— Exercise —
Type the entries again, word for word.

— Data listing —
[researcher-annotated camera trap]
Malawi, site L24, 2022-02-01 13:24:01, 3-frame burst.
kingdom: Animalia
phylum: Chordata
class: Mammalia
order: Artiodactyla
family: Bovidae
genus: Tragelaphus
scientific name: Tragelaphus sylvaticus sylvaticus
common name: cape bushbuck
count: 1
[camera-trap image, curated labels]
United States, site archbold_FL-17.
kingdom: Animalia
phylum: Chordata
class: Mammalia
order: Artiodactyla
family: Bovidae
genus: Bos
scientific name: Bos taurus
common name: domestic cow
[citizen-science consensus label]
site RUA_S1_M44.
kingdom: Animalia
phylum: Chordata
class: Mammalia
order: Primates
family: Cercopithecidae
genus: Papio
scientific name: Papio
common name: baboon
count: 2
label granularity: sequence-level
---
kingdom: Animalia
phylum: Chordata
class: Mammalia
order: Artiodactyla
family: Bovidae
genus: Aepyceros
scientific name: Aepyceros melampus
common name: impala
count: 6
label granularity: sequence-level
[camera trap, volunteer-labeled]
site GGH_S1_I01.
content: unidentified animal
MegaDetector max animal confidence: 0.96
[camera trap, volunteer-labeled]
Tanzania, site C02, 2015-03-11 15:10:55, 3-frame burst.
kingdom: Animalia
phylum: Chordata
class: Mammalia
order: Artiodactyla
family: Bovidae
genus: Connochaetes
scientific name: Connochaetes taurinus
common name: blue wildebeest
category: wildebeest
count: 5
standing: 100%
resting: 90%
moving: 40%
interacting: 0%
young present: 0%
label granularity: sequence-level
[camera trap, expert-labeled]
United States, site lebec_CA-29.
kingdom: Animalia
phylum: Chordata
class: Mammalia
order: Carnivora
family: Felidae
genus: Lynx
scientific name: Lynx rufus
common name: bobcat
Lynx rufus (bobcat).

— Task answer —
[researcher-annotated camera trap]
Malawi, site L24, 2022-02-01 13:24:01, 3-frame burst.
kingdom: Animalia
phylum: Chordata
class: Mammalia
order: Artiodactyla
family: Bovidae
genus: Tragelaphus
scientific name: Tragelaphus sylvaticus sylvaticus
common name: cape bushbuck
count: 1
[camera-trap image, curated labels]
United States, site archbold_FL-17.
kingdom: Animalia
phylum: Chordata
class: Mammalia
order: Artiodactyla
family: Bovidae
genus: Bos
scientific name: Bos taurus
common name: domestic cow
[citizen-science consensus label]
site RUA_S1_M44.
kingdom: Animalia
phylum: Chordata
class: Mammalia
order: Primates
family: Cercopithecidae
genus: Papio
scientific name: Papio
common name: baboon
count: 2
label granularity: sequence-level
---
kingdom: Animalia
phylum: Chordata
class: Mammalia
order: Artiodactyla
family: Bovidae
genus: Aepyceros
scientific name: Aepyceros melampus
common name: impala
count: 6
label granularity: sequence-level
[camera trap, volunteer-labeled]
site GGH_S1_I01.
content: unidentified animal
MegaDetector max animal confidence: 0.96
[camera trap, volunteer-labeled]
Tanzania, site C02, 2015-03-11 15:10:55, 3-frame burst.
kingdom: Animalia
phylum: Chordata
class: Mammalia
order: Artiodactyla
family: Bovidae
genus: Connochaetes
scientific name: Connochaetes taurinus
common name: blue wildebeest
category: wildebeest
count: 5
standing: 100%
resting: 90%
moving: 40%
interacting: 0%
young present: 0%
label granularity: sequence-level
[camera trap, expert-labeled]
United States, site lebec_CA-29.
kingdom: Animalia
phylum: Chordata
class: Mammalia
order: Carnivora
family: Felidae
genus: Lynx
scientific name: Lynx rufus
common name: bobcat
Lynx rufus (bobcat).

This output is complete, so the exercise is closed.